L’ouvrage aborde ensuite la formation des acteurs de l’école et la gestion des établissements. Toussaint et Fortier (chapitre 6) concluent à la suite d’une enquête menée auprès de futurs enseignants que si la connaissance des cultures est valorisée, combattre le racisme et autres formes d’oppression ne fait pas partie du discours des répondants (p. 157). Ouellet (chapitre 10) dénonce également le peu d’attention accordée à la diversité dans les programmes de formation en administration scolaire. Martiny (chapitre 11) propose une analyse percutante du rôle clé des conseillers et conseillères d’orientation et dégage les concepts et applications d’une « approche orientante » qui s’inscrit dans une optique de justice sociale. De même, l’analyse que propose Bouchard (chapitre 7) sur l’éducation éthique offre une perspective critique sur l’État démocratique et l’arbitraire des normes prescrites. Moisset (chapitre 5) présente les paramètres de l’éducation interculturelle et dégage les dimensions pratiques (leadership, ressources et autonomie) dans la gestion des établissements. Enfin Fortin et Letendre (chapitre 9) font bénéficier d’une étude de cas menée à l’école Liber.

L’ouvrage dirigé par Toussaint propose des pistes d’analyse liées aux débats actuels en éducation. Il est facile d’accès quoique les descriptions soient parfois très détaillées ou encore datées. Les questions d’approfondissement retrouvées à la fin des chapitres permettent aux lecteurs de mettre en pratique la réflexion amorcée. En ce sens, cet ouvrage peut intéresser les étudiants de 1er cycle, les praticiens et les chercheurs.

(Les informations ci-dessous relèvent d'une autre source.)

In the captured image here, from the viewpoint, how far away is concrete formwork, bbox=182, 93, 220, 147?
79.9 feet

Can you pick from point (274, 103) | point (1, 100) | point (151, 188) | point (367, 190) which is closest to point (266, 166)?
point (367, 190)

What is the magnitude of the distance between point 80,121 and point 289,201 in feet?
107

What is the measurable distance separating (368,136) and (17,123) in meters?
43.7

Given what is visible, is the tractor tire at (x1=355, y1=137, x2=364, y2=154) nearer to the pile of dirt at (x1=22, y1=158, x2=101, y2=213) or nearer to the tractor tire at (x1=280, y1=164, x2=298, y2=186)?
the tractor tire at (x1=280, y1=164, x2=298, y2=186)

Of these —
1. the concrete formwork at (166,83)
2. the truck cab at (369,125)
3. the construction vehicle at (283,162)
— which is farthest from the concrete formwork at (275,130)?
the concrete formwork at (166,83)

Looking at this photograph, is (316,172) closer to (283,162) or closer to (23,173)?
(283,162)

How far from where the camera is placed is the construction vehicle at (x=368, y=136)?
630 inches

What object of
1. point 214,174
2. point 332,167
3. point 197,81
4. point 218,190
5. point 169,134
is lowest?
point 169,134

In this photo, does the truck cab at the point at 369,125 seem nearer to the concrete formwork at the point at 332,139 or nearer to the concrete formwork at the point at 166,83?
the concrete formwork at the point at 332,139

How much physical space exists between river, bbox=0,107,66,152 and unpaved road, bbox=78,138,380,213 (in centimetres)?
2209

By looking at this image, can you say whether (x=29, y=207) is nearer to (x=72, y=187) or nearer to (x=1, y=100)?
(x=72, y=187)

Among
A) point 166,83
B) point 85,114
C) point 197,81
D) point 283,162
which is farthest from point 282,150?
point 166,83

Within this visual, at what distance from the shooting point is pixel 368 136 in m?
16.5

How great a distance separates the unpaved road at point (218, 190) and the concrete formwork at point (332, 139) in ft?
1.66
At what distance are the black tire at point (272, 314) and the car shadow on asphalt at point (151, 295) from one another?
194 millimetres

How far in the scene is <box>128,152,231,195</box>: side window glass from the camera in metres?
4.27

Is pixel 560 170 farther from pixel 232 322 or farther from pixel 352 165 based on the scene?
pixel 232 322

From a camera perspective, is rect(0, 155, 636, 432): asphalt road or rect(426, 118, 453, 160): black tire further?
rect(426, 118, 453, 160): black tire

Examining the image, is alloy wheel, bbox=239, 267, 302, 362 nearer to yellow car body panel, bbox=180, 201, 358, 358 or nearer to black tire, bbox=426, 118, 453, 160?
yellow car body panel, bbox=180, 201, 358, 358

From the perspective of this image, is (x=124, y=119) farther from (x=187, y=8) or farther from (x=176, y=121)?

L’éducation interculturelle tout comme les débats sur l’école et l’immigration ont fait l’objet d’un grand nombre de publications et guides pédagogiques au Québec tels que Ouellet et Pagé (1991), Ouellet (1995), Gaudet et Lafortune (1997), Lafortune et Gaudet (2000) dans le domaine de l’éducation et McAndrew (2001) et McAndrew et Gagnon (2000) en sociologie. La plupart des ouvrages mettent de l’avant l’importance du vivre-ensemble et le contexte particulier lié à la question nationale au Québec. La direction d’ensemble de cet ouvrage s’inscrit d’emblée dans cette perspective. Il est peu fait mention toutefois des études et débats théoriques qui existent en la matière au Québec, à l’exception de quelques textes plus critiques.

Enfin, si la lutte contre le racisme est partie intégrante du cadre interculturel (Ouellet, 2002), la notion de pouvoir légitimé par les institutions est encore timide dans la plupart des analyses présentées. Un tel pouvoir « qui va de soi » influence nécessairement les représentations liées à l’élève migrant (à qui on reconnaît ou non des attributs, en fonction de classements hiérarchisés). Derrière les modèles se cachent des formes de domination. Il s’agirait d’interroger davantage ce que Bourdieu nomma L’inconscient d’école (2000) à la lumière des catégories mises de l’avant par le ministère de l’Éducation, des Loisirs et du Sport du Québec tout comme dans les débats publics sur les accommodements raisonnables ou encore dans les rencontres au sein de l’école.